- _TASK STATEMENT_:
Nothing but the lines from the one with "抗生物質サイトラインフロー【医薬部外品】ミューズメン 石鹸 135g" through the last line of the entries below should appear in the copy, please, and no pictures.
--- INFORMATION PROVIDED Enclosed Below ---
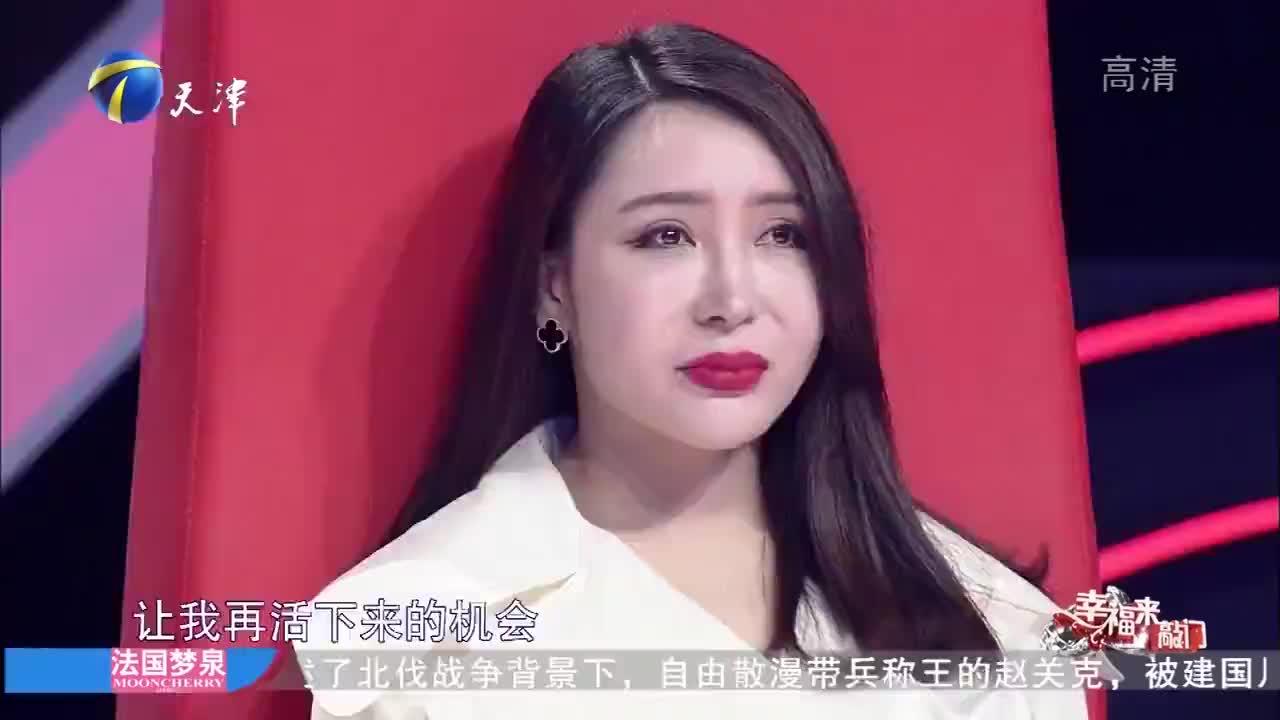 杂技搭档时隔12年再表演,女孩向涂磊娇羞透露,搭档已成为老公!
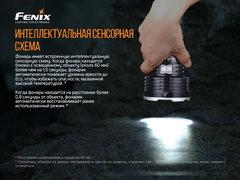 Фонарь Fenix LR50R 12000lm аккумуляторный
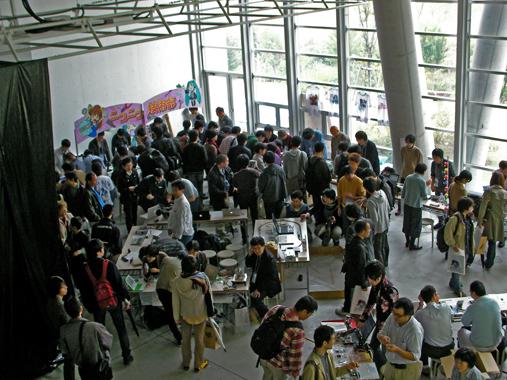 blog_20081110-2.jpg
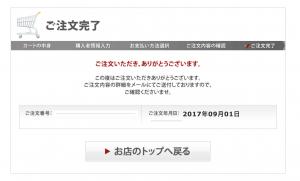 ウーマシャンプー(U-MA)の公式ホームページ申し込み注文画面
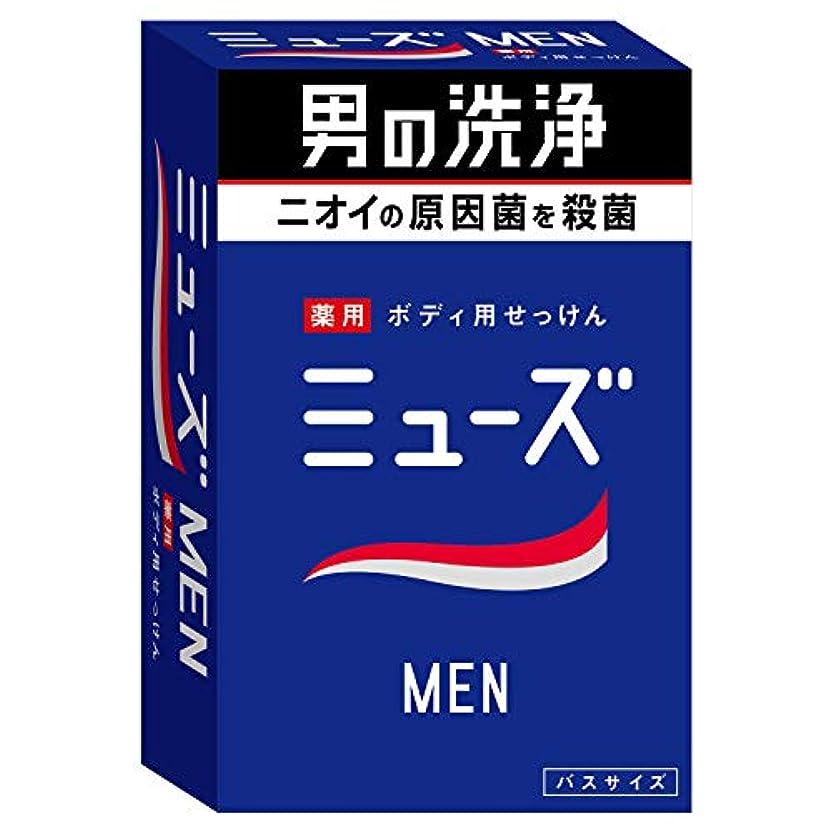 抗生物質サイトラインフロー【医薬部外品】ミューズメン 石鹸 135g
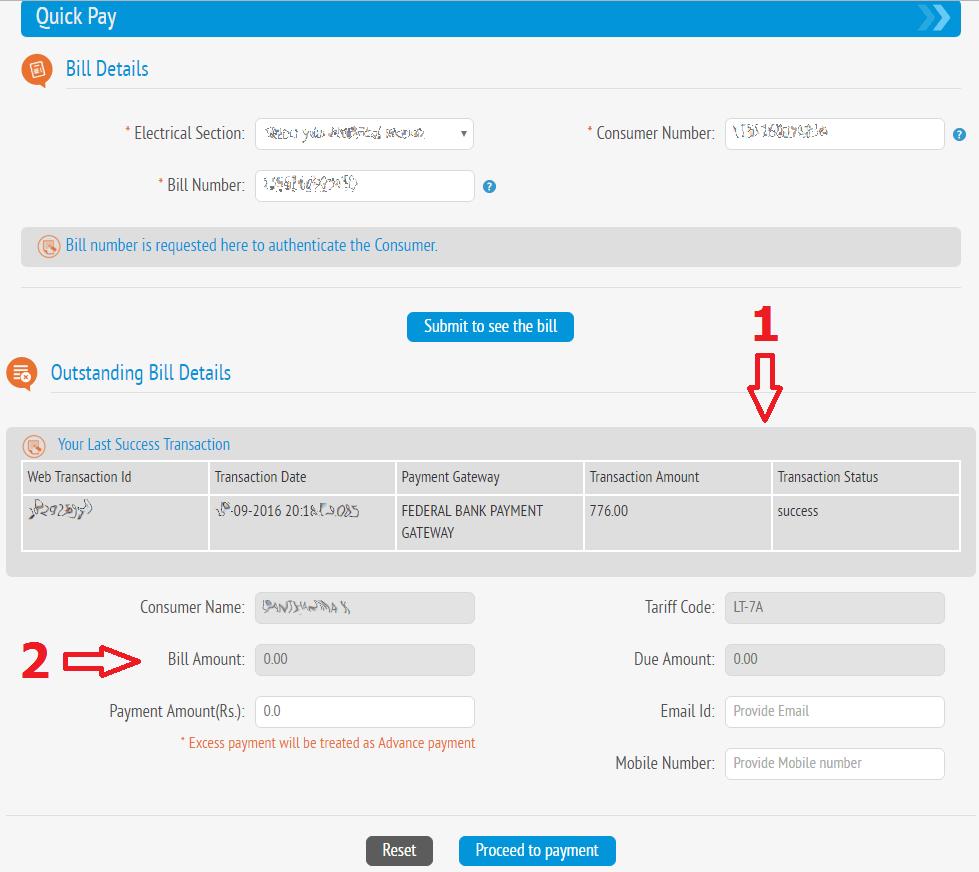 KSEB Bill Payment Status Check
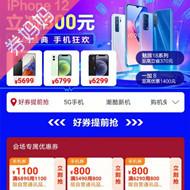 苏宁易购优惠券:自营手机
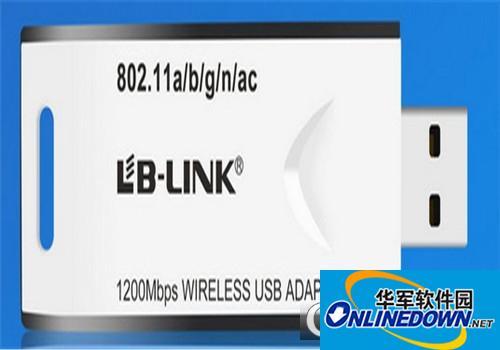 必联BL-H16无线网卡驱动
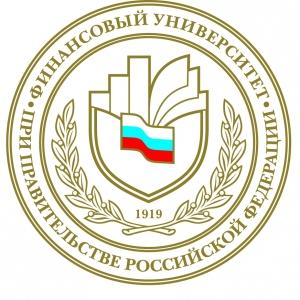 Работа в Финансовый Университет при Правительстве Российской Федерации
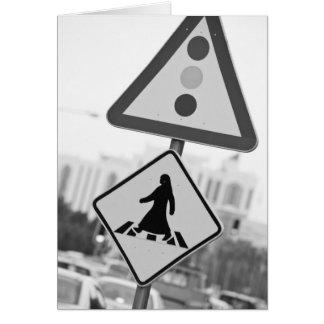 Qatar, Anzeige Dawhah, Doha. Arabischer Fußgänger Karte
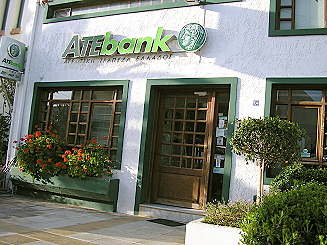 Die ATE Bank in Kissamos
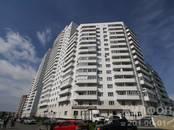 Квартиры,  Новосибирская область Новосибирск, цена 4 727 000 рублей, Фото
--- End of Enclosed INFORMATION PROVIDED ---
- _RESULT FOR THIS TASK_:
 抗生物質サイトラインフロー【医薬部外品】ミューズメン 石鹸 135g
 KSEB Bill Payment Status Check
 苏宁易购优惠券:自营手机
 必联BL-H16无线网卡驱动
 Работа в Финансовый Университет при Правительстве Российской Федерации
 Qatar, Anzeige Dawhah, Doha. Arabischer Fußgänger Karte
 Die ATE Bank in Kissamos
 Квартиры,  Новосибирская область Новосибирск, цена 4 727 000 рублей, Фото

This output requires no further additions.